The addresses that appear in the stack trace are memory addresses. We need to translate them into offsets into the binary file. A crash report should come with a memory map that tells you the address at which every library and binary has been loaded. So, subtracting this from the address in the trace give the correct address for looking at the code.
In this example, the libmonochrome.so
was loaded at 0xd24cd000
so the code we are interested in is at 0x17c3a78
.
This doc describes how to dump the assembler code for a method from a binary. In this example, it's a crash from an Android Chrome binary. Only Googlers have access to the unstripped binary files needed for this example but the steps are generic and work with any version of Chromium (or indeed other binaries).

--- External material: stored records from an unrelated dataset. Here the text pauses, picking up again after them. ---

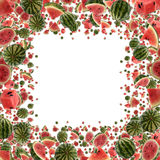 Melon Frame (on white) stock images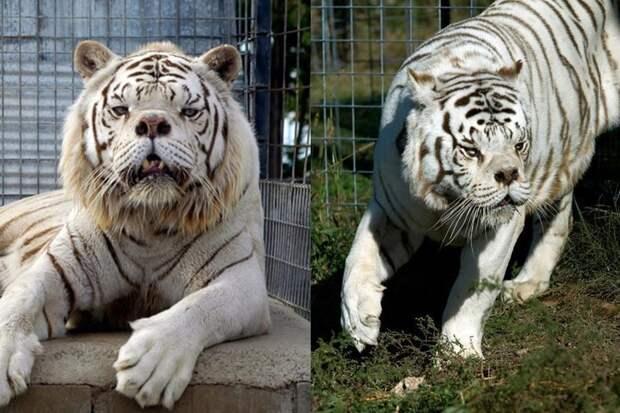 О чем молчат зоопарки: несчастные изгои белых тигров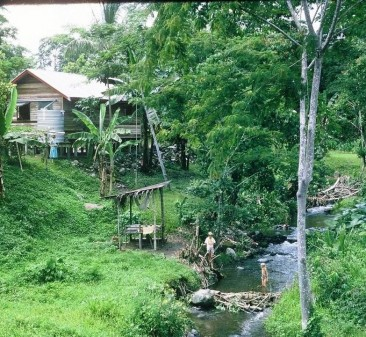 Our jungle home and river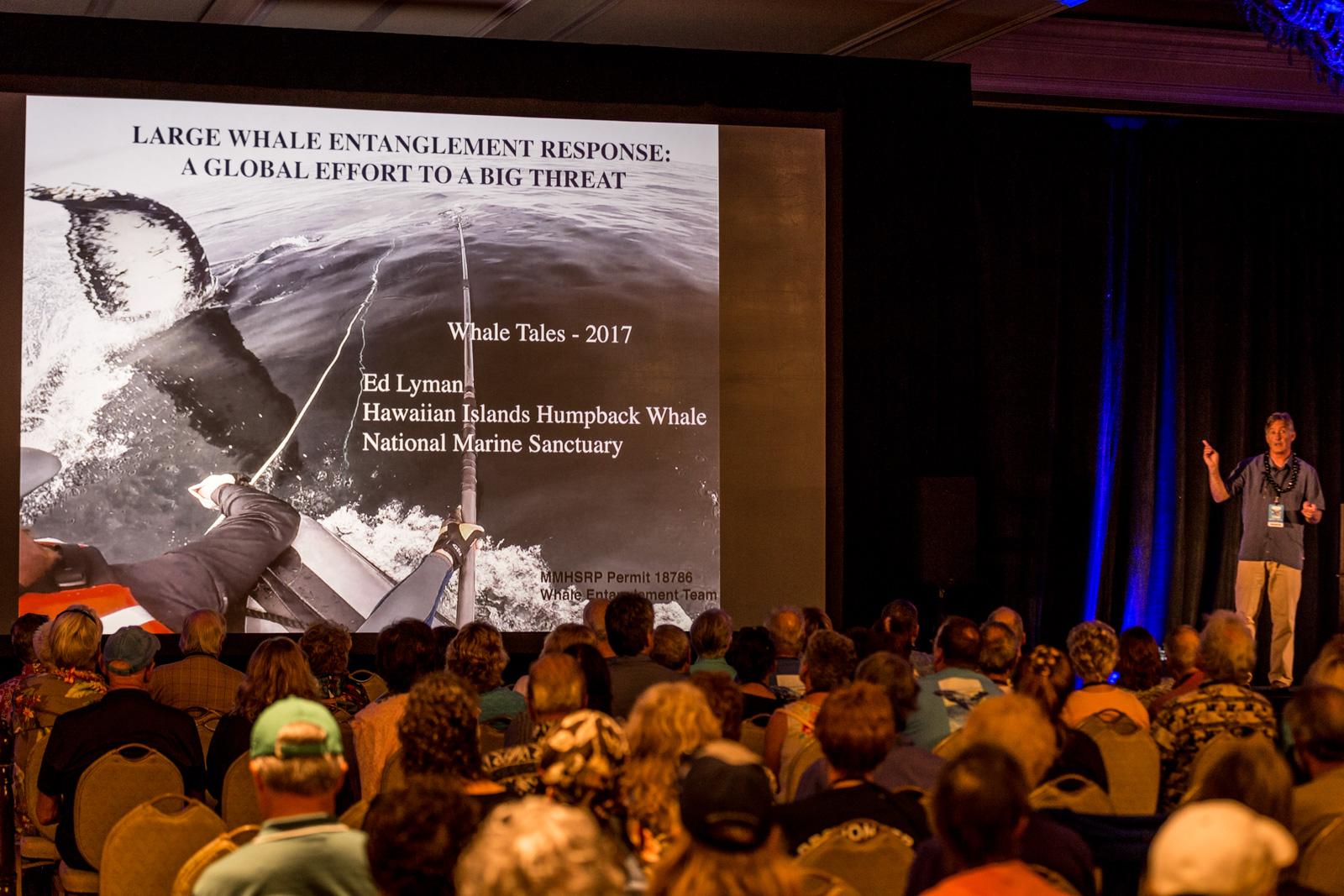 Whale Tales 2017-3703-2_20170226_web_berkowitz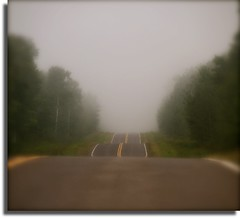 Foggy Road Home (flowerwine) Tags: road street trees mist fog rural country evergreens blacktop lanes 18200mm canon7d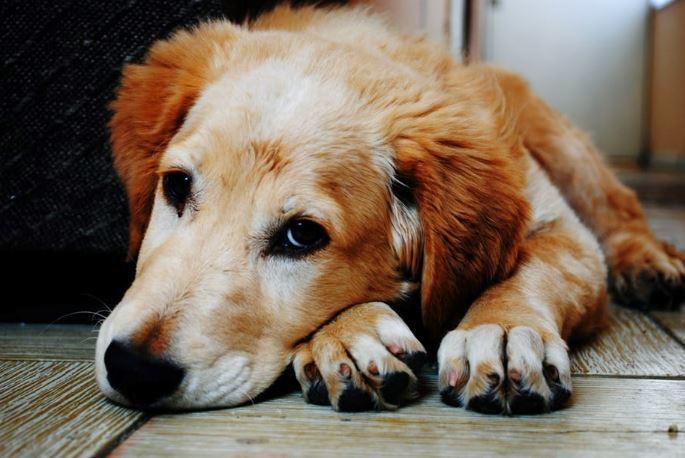 犬 熱中症 危険性
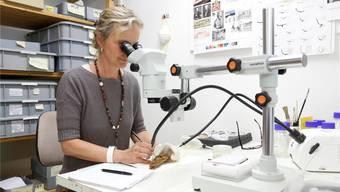 Susanne Roth arbeitet mithilfe eines Binokulars an einem der Fundstücke aus Grenchen – einer Gürtelschnalle.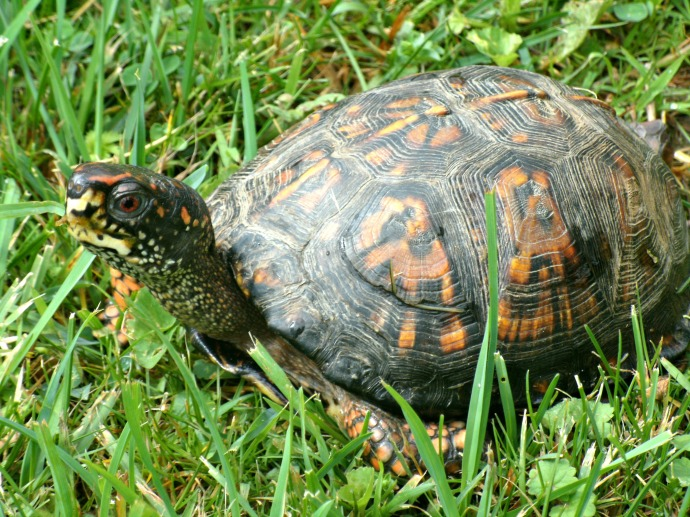Red Eyed Box turtle walking across the back yard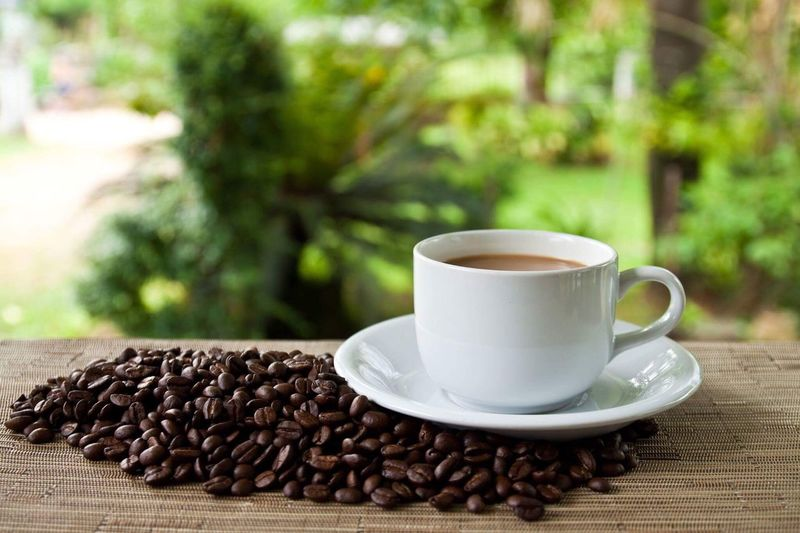 Coffee set Coffee Cup Coffee - Drink Cup Table Food And Drink Roasted Coffee Bean Drink Freshness No People Refreshment Saucer Close-up Focus On Foreground Day Coffee Bean Raw Coffee Bean Outdoors Tree Nature Mocha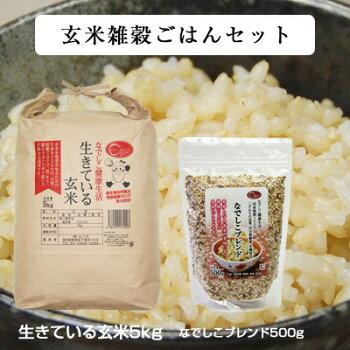 玄米雑穀ごはんセット(なでしこブレンド500g+生きている玄米5kg)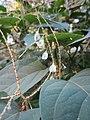 20121003Reynoutria japonica3.jpg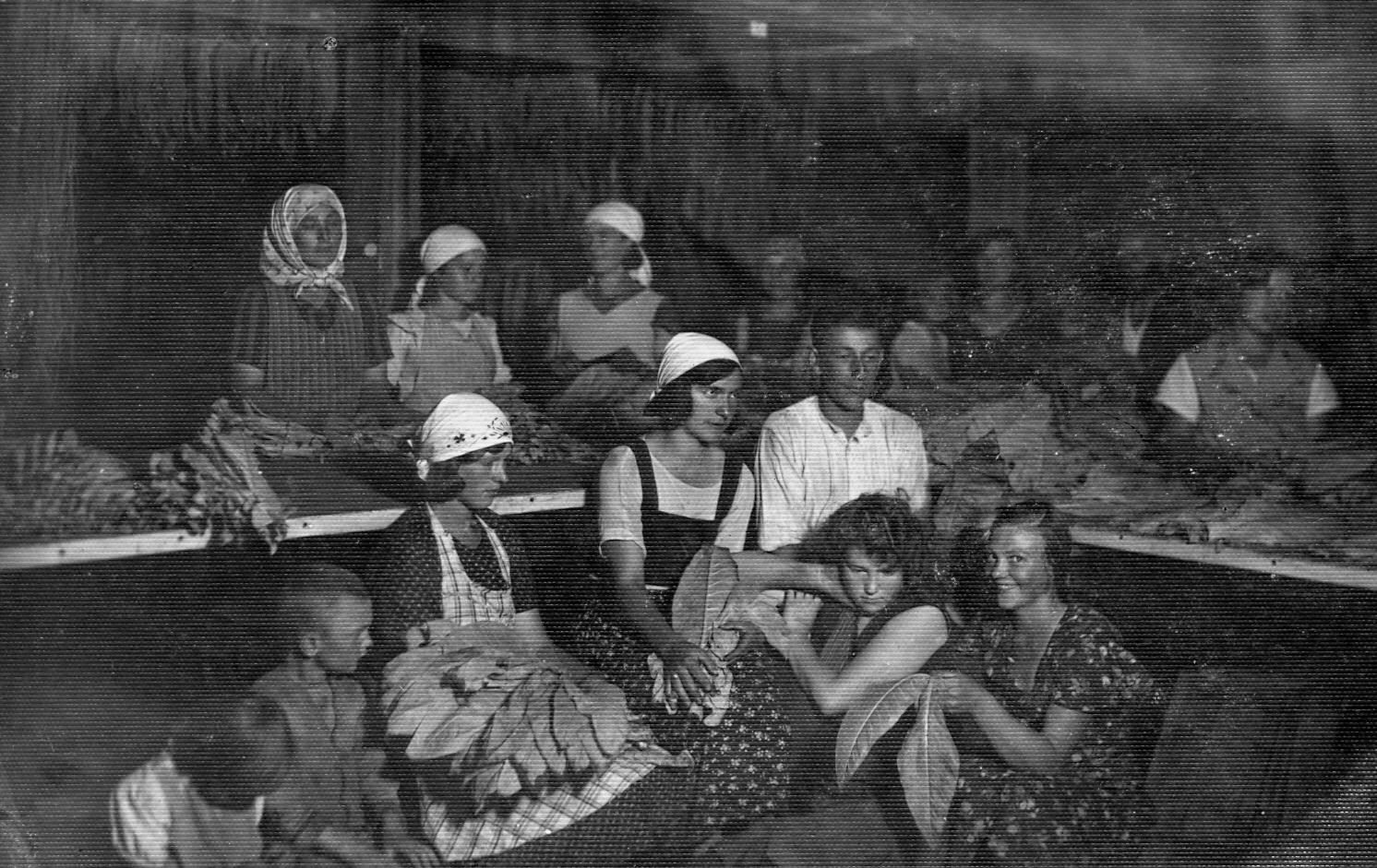 Tabakas lapu apstrādātājas Ārlavā, 1933. g.
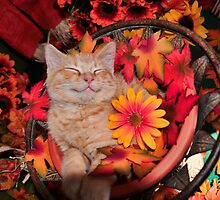 Cute Kittens and Kitty Cats in Flowers Calendar by Chantal PhotoPix
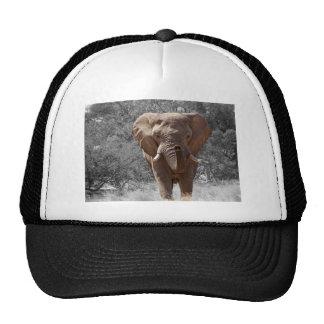 Elephant in Namibia Trucker Hats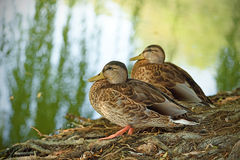 Mallard sitting near the lake. Mallard duck sitting near the lake Royalty Free Stock Photo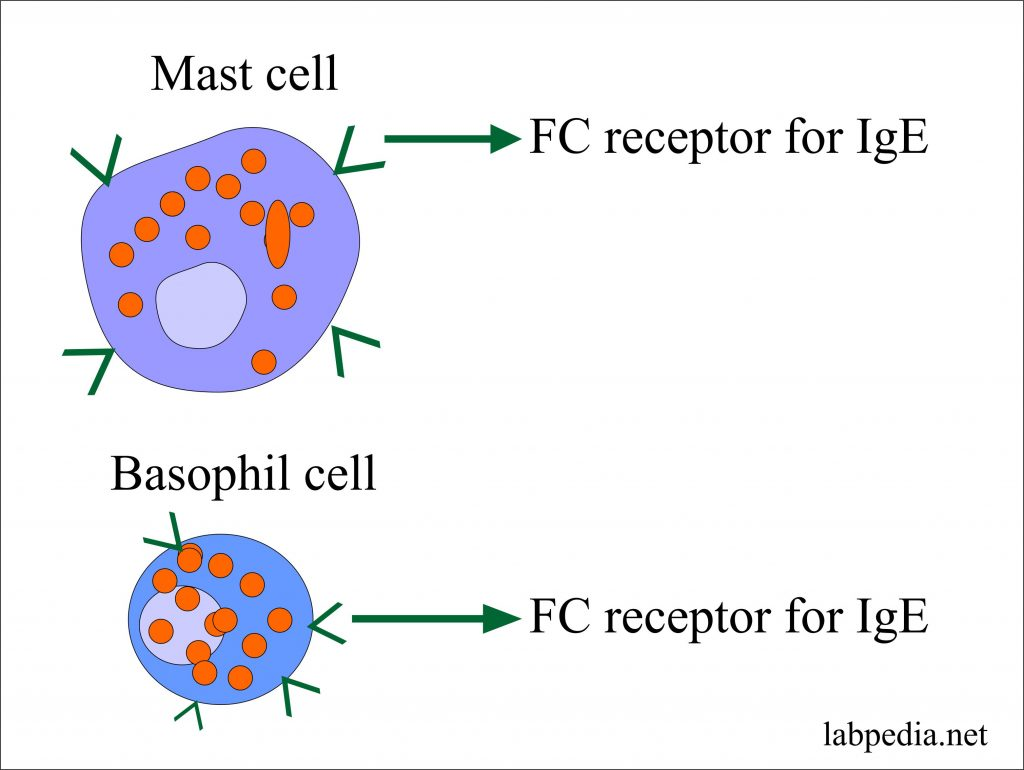 Fc Receptor on Mast cell and Basophil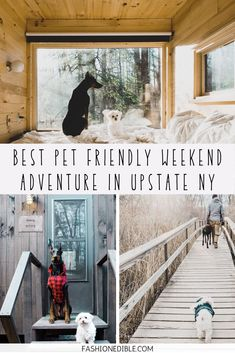 Couples Getaway Upstate NY: Catskills Weekend Getaway Pet Travel, Travel Usa, Travel Tips, Time Travel, Travel Destinations, Vacation Trips, Vacations, Best Hikes, Short Trip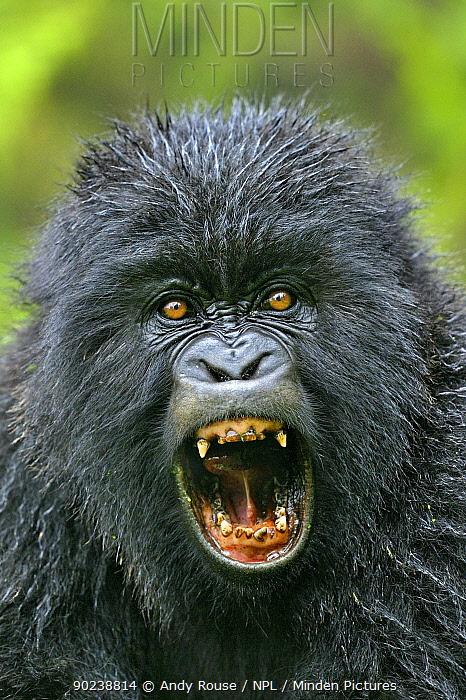Portrait of a Mountain Gorilla (Gorilla beringei)  -  Andy Rouse/ npl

In this case, we can dump the entire Dispatch()
method and find 0x17c3a78
. This looks like
17c3a6c: be00 bkpt 0x0000 17c3a6e: de05 udf #5 17c3a70: be00 bkpt 0x0000 17c3a72: de05 udf #5 17c3a74: be00 bkpt 0x0000 17c3a76: de05 udf #5 17c3a78: be00 bkpt 0x0000 17c3a7a: de05 udf #5
You don‘t need to be able to read ARM assembler to make some sense of this. We’re looking for a CHECK_LT
and we‘ve found bkpt
which makes sense. It doesn’t look like you can just execute your way to 0x17c3a78
, so presumably we jump there. Searching for that address elsewhere we find only one reference to it as the target of a branch instruction. It's the last line below:
/b/build/slave/official-arm/build/src/out/Release/../../third_party/blink/renderer/core/dom/events/event_dispatcher.cc:190 17c38e0: f010 0f30 tst.w r0, #48 ; 0x30 17c38e4: f47f af47 bne.w 17c3776 <blink::EventDispatcher::Dispatch()+0xbe> _ZNK5blink10MemberBaseINS_9EventPathELNS_28TracenessMemberConfigurationE0EEdeEv(): /b/build/slave/official-arm/build/src/out/Release/../../third_party/blink/renderer/platform/heap/member.h:91 17c38e8: 6a48 ldr r0, [r1, #36] ; 0x24 17c38ea: f04f 0801 mov.w r8, #1 17c38ee: f04f 0a00 mov.w sl, #0 _ZNK3WTF6VectorIN5blink16NodeEventContextELj0ENS1_13HeapAllocatorEE4sizeEv(): /b/build/slave/official-arm/build/src/out/Release/../../third_party/blink/renderer/platform/wtf/vector.h:1035 17c38f2: 6885 ldr r5, [r0, #8] 17c38f4: e022 b.n 17c393c <blink::EventDispatcher::Dispatch()+0x284> _ZNK5blink10MemberBaseINS_9EventPathELNS_28TracenessMemberConfigurationE0EEdeEv(): /b/build/slave/official-arm/build/src/out/Release/../../third_party/blink/renderer/platform/heap/member.h:91 17c38f6: 6a48 ldr r0, [r1, #36] ; 0x24 _ZNK3WTF6VectorIN5blink16NodeEventContextELj0ENS1_13HeapAllocatorEE4sizeEv(): /b/build/slave/official-arm/build/src/out/Release/../../third_party/blink/renderer/platform/wtf/vector.h:1035 17c38f8: 6882 ldr r2, [r0, #8] _ZN3WTF6VectorIN5blink16NodeEventContextELj0ENS1_13HeapAllocatorEE2atEj(): /b/build/slave/official-arm/build/src/out/Release/../../third_party/blink/renderer/platform/wtf/vector.h:1047 17c38fa: 4590 cmp r8, r2 17c38fc: f080 80bc bcs.w 17c3a78 <blink::EventDispatcher::Dispatch()+0x3c0>
Before it you can see that we have code inlined from vector.h:1047
and looking further back up the code, this appears to be a lot of inlined code from vector.h
and member.h
all the way back up until you find event_dispatcher.cc:190
which is
if (DispatchEventAtTarget() == kContinueDispatching) DispatchEventAtBubbling();
This calls
inline EventDispatchContinuation EventDispatcher::DispatchEventAtTarget() { event_->SetEventPhase(Event::kAtTarget); event_->GetEventPath()[0].HandleLocalEvents(*event_); return event_->PropagationStopped() ? kDoneDispatching : kContinueDispatching; }
which is marked as inline
. This explains why it‘s not even mentioned in the stack trace (it’s file and line info does not appear at all) and why there is so much code between the event_dispatcher.cc:190
and the crash.
So the real stack trace is
vector.h:1047 WTF::Vector::at() event_dispatcher.cc:241 blink::EventDispatcher::DispatchEventAtTarget event_dispatcher.cc:190 blink::EventDispatcher::Dispatch()
It's possible that optimization can lead to more complex code e.g. having multiple routes to the same piece of code. In this case, things are pretty clear and there are no jumps from further up the method that land into the code we are looking at.